**本题任务 A**:
能否逐字复述这段SVM损失函数摘录中介于“loss as single”与“implementation (with loops).”之间的文字（首尾两处都包括在内）？
**本题任务 B**:
这段SVM损失函数摘录没有写完，你能从它最后一行之后接着写下去吗？

=== 所给摘录 ===

本节的代码将全部在cs231n/classifier /linear_svm.py中编写。
实现简单（带循环）的结构化SVM损失函数：
输入有D维即特征，C个类别，我们操作是的N个小批量列子。
输入：

W：包含权重的形状为(D, C)的数组
X：包含少量数据的形状为(N, D)的数组
y：包含训练标签，形状为(N, )的数组，其中y[i] = c 表示X[i]有标签c，其中 0<= c < C
reg:(float)正则化强度

返回一个元组：

loss as single float
对权值W的梯度;与W形状相同的数组

from builtins import range
import numpy as np
from random import shuffle
from past.builtins import xrange

def svm_loss_naive(W, X, y, reg):
    """
    Structured SVM loss function, naive implementation (with loops).

    Inputs have dimension D, there are C classes, and we operate on minibatches
    of N examples.

    Inputs:
    - W: A numpy array of shape (D, C) containing weights.
    - X: A numpy array of shape (N, D) containing a minibatch of data.
    - y: A numpy array of shape (N,) containing training labels; y[i] = c means
      that X[i] has label c, where 0 <= c < C.

=== 条目列表 ===

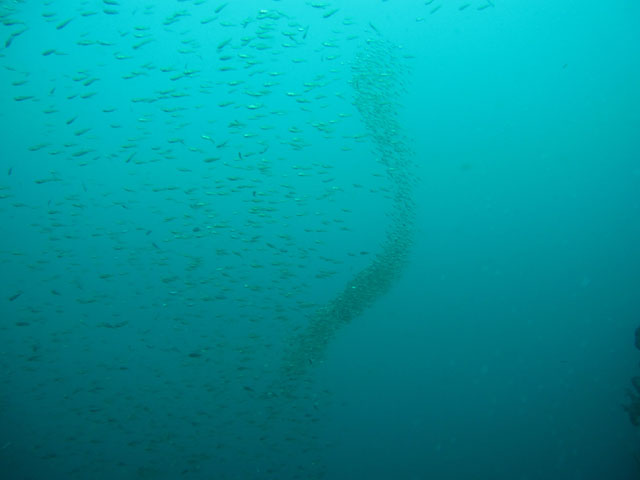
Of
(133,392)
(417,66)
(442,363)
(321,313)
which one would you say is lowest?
(442,363)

===

**练习输出 A**:
loss as single float
对权值W的梯度;与W形状相同的数组

from builtins import range
import numpy as np
from random import shuffle
from past.builtins import xrange

def svm_loss_naive(W, X, y, reg):
    """
    Structured SVM loss function, naive implementation (with loops).

**练习输出 B**:
    - reg: (float) regularization strength

    Returns a tuple of:
    - loss as single float
    - gradient with respect to weights W; an array of same shape as W
    """
    # 初始化梯度为0。 (D, C)
    dW = np.zeros(W.shape) # initialize the gradient as zero

    # compute the loss and the gradient 计算损失和梯度
    num_classes = W.shape[1]  # 取对应类别 C
    num_train = X.shape[0]  # 取对应样本数 N
    loss = 0.0
    for i in range(num_train):  # 遍历样本i-N
        scores = X[i].dot(W)  # 分别计算分数向量(1xC)，scores vecotr: s = f(xi,W)
        correct_class_score = scores[y[i]]  # 对应次样本真正标签所对应的分数(1X1)
        for j in range(num_classes):  # 遍历类别j-C
            if j == y[i]:  # 如果当前类别即为本样本标签，则跳过
                continue
            # 否则计算该类别 the SVM loss,注意 delta = 1,j≠y_i的均通过S_j - S_yi + 1 分别进行计算。
            margin = scores[j] - correct_class_score + 1  # 获取对应一个实数
            if margin > 0:  # max函数在括号里≤0时，梯度肯定为0（初始化的值），所以直接看＞0
                loss += margin  # 该样本的损失等于该样本所得到的间隔实数
                # 计算梯度：对W求偏导
                # (X_iW_j - X_iW_yi + 1)对W_yi这列，通过减去X_i
                # 所以从dW中取该类真正标签类别的所有特征[:,y[i]]（此时全为0），使其减去该类别所有特征值
                dW[:,y[i]] += -X[i,:]
                # (X_iW_j - X_iW_yi + 1)对W_j这列，通过加X_i
                # 所以从dW中分别取出非真正标签类别的所有特征[:,j]（此时也全为0），使其加上该类别所有特征值。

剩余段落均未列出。